I raise this issue because its happened to me, because people would come to me to fill-in the gaps in their knowledge, and if I wasn't 100% correct, they end up missing the same questions I do. :roll: :shake:

The Mad Hatter
11-24-2004, 01:25 PM
turpin is onto one of the biggest flaws in this approach. The is almost certaintly high correlation among particular questions. For example, question 2 and 7 might be the only questions where the student needs to know how to take a derivative. T

There is another issue along the lines of the birthday problem.

JMO
11-24-2004, 03:16 PM
Go rent the movie "Stand and Deliver." Or even "Tuskegee Airmen", although the testing issue there is peripheral.

Actuary321
11-24-2004, 03:31 PM
I would like to see this method used on Actuarial Exams to see what the probability is that I cheated with someone clear across the country. I would bet among actuarial exam takers (because of the questions) you would be able to find papers that would indicate a very high probablity of cheating where it didn't exist.

Incredible Hulctuary
11-28-2004, 12:57 PM
Not only do some students study together, but there may be particular topics that were not taught very well, or were taught at a time when other distractions prevented the students from attending class or studying the specific topics properly. Or some questions may be just plain difficult for everybody. So the point about missing the easy questions is very important; questions that were missed by nearly the whole class (assuming the whole class wasn't also cheating) should be given less weight or removed from consideration.

DW Simpson
05-01-2007, 12:16 PM
http://www.actuarialoutpost.com/actuarial_discussion_forum/showthread.php?t=108421

Actuary321
05-01-2007, 02:05 PM
So Claude, are you going to bump every cheating thread?

DW Simpson
05-01-2007, 02:11 PM
So Claude, are you going to bump every cheating thread?

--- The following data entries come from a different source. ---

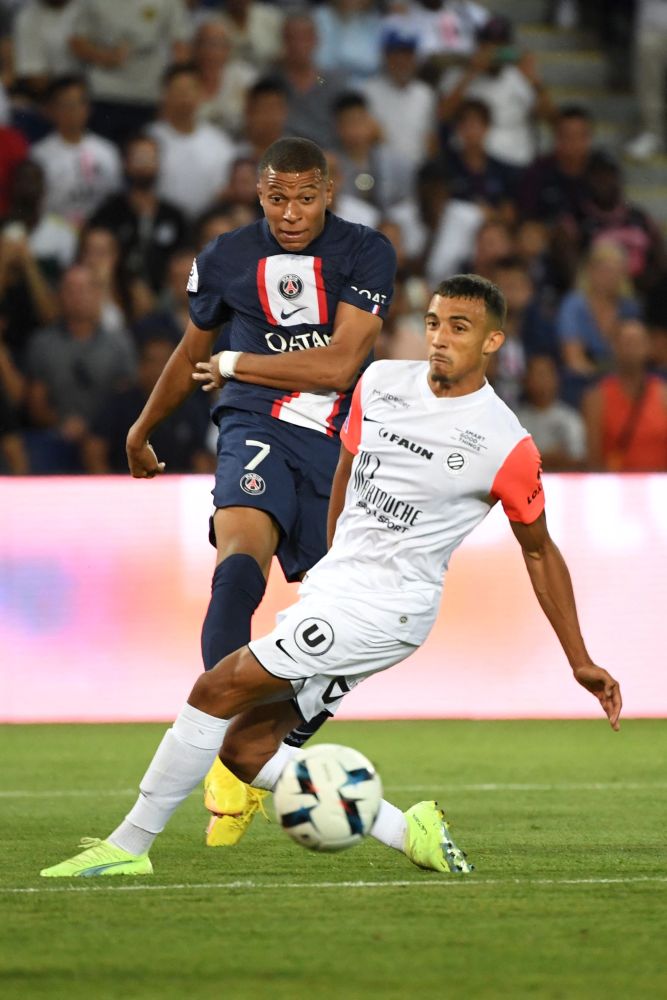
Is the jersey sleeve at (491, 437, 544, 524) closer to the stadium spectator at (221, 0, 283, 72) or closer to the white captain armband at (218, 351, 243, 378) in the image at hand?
the white captain armband at (218, 351, 243, 378)

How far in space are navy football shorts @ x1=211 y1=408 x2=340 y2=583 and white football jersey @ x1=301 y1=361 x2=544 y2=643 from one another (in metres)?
0.98

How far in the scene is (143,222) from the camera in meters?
13.0

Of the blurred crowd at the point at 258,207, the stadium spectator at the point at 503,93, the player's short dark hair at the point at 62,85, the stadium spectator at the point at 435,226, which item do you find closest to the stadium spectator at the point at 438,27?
the blurred crowd at the point at 258,207

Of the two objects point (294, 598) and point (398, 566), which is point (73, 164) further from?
point (398, 566)

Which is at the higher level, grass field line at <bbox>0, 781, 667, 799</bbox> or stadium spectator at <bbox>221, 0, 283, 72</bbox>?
stadium spectator at <bbox>221, 0, 283, 72</bbox>

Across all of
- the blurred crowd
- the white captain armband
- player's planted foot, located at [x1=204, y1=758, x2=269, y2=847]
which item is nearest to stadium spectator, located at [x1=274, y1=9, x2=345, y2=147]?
the blurred crowd

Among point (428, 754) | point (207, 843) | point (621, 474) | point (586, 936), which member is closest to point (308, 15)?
point (621, 474)

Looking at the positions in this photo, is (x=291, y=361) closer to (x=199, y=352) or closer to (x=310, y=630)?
(x=199, y=352)

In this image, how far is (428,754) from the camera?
9.11 m

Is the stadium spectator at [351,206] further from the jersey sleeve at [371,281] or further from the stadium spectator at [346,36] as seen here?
the jersey sleeve at [371,281]

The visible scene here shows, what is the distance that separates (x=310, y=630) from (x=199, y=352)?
1794 millimetres

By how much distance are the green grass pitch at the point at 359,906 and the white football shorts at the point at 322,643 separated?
620 millimetres

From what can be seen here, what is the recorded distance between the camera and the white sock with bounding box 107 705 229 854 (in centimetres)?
537

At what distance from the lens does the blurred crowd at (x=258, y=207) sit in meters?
12.1
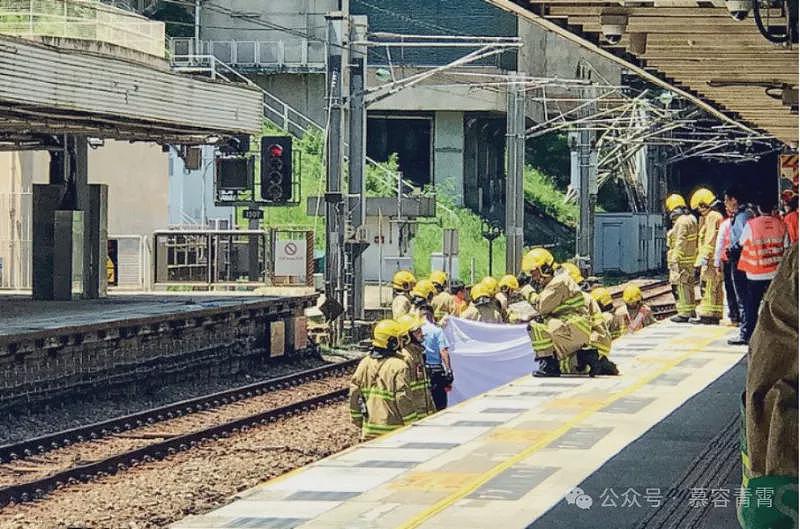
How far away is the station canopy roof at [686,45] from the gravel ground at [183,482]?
4504 mm

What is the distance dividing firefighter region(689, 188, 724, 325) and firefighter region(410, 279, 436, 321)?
3.32 m

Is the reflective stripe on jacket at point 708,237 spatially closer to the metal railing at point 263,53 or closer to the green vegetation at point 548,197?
the metal railing at point 263,53

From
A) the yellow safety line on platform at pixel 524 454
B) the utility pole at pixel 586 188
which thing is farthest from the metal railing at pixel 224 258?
the yellow safety line on platform at pixel 524 454

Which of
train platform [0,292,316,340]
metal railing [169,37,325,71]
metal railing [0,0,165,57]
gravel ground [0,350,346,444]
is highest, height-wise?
metal railing [169,37,325,71]

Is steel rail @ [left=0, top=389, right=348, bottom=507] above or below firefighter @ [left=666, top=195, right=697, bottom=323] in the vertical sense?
below

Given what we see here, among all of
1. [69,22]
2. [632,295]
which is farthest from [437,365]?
[69,22]

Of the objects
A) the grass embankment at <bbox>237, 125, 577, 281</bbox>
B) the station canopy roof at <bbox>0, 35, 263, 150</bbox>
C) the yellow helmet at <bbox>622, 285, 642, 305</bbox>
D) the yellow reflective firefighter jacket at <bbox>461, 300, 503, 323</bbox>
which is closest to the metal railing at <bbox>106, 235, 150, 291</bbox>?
the station canopy roof at <bbox>0, 35, 263, 150</bbox>

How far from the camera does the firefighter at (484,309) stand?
21625mm

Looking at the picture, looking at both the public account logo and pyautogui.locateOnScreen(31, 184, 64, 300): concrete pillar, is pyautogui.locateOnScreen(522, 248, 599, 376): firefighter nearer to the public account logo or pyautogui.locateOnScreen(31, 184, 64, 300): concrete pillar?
the public account logo

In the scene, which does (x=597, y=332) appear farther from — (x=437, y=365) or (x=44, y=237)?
(x=44, y=237)

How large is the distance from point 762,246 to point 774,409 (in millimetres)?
9960

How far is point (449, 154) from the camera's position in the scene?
58531 millimetres

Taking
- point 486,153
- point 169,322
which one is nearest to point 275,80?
point 486,153

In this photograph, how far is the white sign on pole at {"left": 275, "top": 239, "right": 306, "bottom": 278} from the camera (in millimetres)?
35469
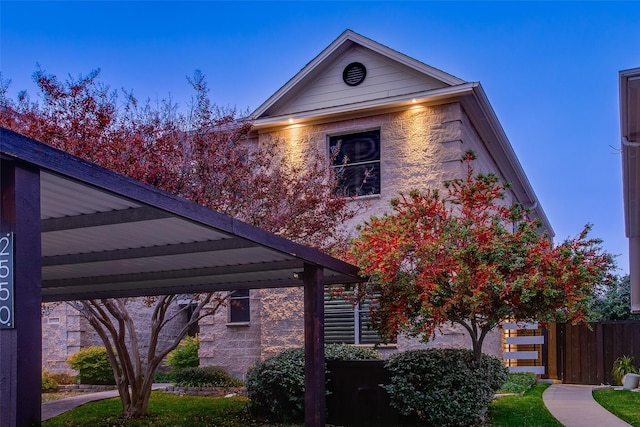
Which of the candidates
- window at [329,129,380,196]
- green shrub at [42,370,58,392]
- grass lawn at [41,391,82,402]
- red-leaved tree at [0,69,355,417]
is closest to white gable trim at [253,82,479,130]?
window at [329,129,380,196]

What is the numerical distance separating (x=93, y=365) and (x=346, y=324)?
23.3ft

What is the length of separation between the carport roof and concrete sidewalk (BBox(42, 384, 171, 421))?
2.62m

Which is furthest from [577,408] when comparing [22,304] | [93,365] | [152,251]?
[93,365]

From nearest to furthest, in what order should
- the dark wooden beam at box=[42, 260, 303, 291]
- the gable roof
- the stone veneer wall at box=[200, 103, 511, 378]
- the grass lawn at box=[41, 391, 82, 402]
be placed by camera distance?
1. the dark wooden beam at box=[42, 260, 303, 291]
2. the stone veneer wall at box=[200, 103, 511, 378]
3. the gable roof
4. the grass lawn at box=[41, 391, 82, 402]

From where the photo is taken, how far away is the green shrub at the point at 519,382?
15630mm

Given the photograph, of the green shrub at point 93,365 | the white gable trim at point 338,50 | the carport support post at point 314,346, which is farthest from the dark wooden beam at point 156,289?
the green shrub at point 93,365

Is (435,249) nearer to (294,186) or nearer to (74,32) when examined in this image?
(294,186)

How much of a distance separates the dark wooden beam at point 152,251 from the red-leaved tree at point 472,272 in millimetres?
3107

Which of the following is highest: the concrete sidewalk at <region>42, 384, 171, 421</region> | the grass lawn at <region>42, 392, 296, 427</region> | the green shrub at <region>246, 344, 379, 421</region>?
the green shrub at <region>246, 344, 379, 421</region>

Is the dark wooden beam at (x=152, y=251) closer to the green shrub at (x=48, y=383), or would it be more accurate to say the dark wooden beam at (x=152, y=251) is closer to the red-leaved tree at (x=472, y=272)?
the red-leaved tree at (x=472, y=272)

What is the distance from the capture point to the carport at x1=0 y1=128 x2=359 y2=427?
4.42 metres

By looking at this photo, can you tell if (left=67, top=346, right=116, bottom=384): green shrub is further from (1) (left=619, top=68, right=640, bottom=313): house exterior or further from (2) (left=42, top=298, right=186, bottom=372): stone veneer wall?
(1) (left=619, top=68, right=640, bottom=313): house exterior

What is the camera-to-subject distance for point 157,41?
102ft

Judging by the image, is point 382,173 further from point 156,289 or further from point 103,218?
point 103,218
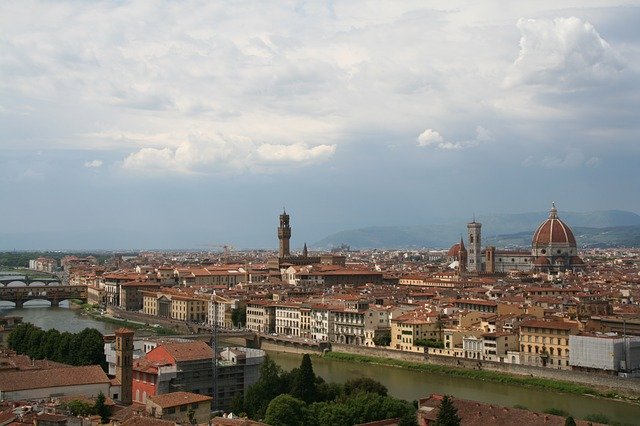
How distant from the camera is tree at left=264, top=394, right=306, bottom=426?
18062 mm

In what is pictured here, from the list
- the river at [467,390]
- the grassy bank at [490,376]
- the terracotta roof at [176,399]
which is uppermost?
the terracotta roof at [176,399]

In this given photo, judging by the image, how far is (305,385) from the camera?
21.1 meters

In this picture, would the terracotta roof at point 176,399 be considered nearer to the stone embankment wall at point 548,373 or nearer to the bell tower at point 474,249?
the stone embankment wall at point 548,373

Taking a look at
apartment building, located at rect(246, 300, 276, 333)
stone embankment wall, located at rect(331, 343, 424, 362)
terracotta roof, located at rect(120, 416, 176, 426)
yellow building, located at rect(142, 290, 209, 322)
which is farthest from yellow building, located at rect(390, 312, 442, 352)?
terracotta roof, located at rect(120, 416, 176, 426)

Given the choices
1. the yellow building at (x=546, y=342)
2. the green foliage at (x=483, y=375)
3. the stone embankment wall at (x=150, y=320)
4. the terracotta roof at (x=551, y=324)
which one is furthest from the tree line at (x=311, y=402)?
the stone embankment wall at (x=150, y=320)

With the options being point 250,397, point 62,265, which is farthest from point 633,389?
point 62,265

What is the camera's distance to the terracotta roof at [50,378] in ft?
63.1

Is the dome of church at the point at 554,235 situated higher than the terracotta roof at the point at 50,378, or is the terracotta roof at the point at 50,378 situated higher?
the dome of church at the point at 554,235

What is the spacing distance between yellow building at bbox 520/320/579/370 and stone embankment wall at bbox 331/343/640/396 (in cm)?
91

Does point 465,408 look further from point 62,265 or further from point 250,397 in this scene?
point 62,265

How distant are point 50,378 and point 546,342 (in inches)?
655

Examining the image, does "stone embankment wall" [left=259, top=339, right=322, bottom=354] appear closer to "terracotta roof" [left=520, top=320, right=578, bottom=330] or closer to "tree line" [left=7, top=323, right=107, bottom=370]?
"terracotta roof" [left=520, top=320, right=578, bottom=330]

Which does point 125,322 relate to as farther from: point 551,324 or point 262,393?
point 262,393

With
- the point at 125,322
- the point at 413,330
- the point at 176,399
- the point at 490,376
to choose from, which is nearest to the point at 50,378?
the point at 176,399
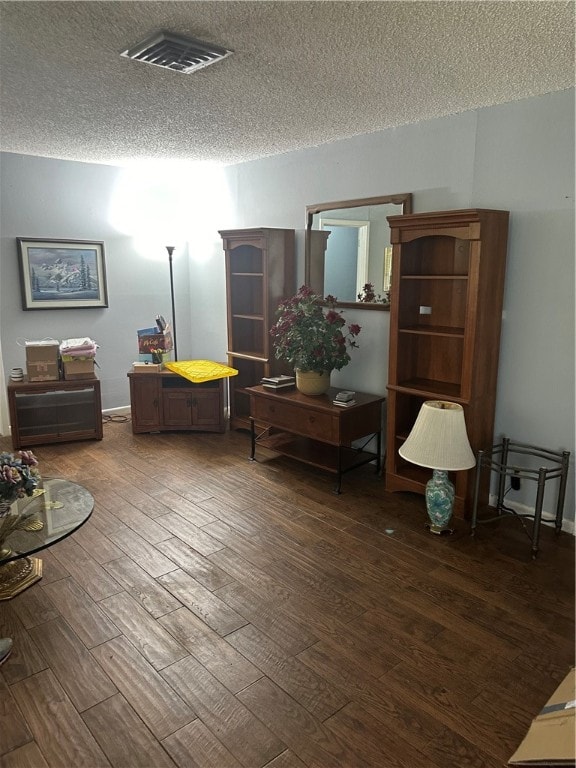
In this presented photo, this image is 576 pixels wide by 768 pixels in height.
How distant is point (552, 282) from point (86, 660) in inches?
111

Nope, just this one came to mind, so I thought I'd link them together. Thanks!

Examinator
05-01-2007, 09:08 PM
I have a better idea. Let me calculate how much time you've just wasted.

carrot
05-02-2007, 10:13 AM
The statistical probability of cheating is 0.33.

Copy (2) of carrot
05-02-2007, 10:14 AM
The statistical probability of cheating is 0.36.

Size17
05-02-2007, 10:42 AM
Simplicity = useless???


Robert G. Mogull, who teaches business statistics, has shown that it takes only a modest amount of effort to thwart cheating students. He has created a simple statistical tool that any instructor can use to detect cheating on multiple-choice Scantron exams....

“Of course, I’ve learned over the years that students are exceptionally clever at cheating. They can defeat any method of detection that we can come up with. If they are really determined to cheat, they are better at it than we are at stopping them.”...

The ideas for the study just sort of exploded in my mind and it became one of the easiest papers that I’ve ever written.” ....

He says that even though it’s very easy to apply, it’s too time consuming to use all the time. He says that the best procedure to reduce student copying is to use different test versions simultaneously so that students can’t share answers with others sitting next to them.

SirVLCIV
05-02-2007, 11:59 AM
Old thread, but I agree that the independence assumption is mistaken (independence of questions and independence of test-takers).

Further, I doubt the binomial distribution is a valid distribution for this task.

Actuary321
05-02-2007, 12:08 PM
Old thread, but I agree that the independence assumption is mistaken (independence of questions and independence of test-takers).

Further, I doubt the binomial distribution is a valid distribution for this task.
You are absolutely right on the non-independence, but how significant is the dependence? Is it going to be significant enough that the test is going to be of no use?

I don't think I would go into any situation with a statistical test and accuse someone of cheating. But I might use that statistical test to look closer at certain individuals. When this latest story broke, I heard an interview with some guy from ACT (I think). He said on on-line exams, they actually uses realtime statistical methods to determine who to examine closer with the cameras that are monitoring the room.

Kai Su Teknon
05-02-2007, 12:18 PM
Old thread, but I agree that the independence assumption is mistaken (independence of questions and independence of test-takers).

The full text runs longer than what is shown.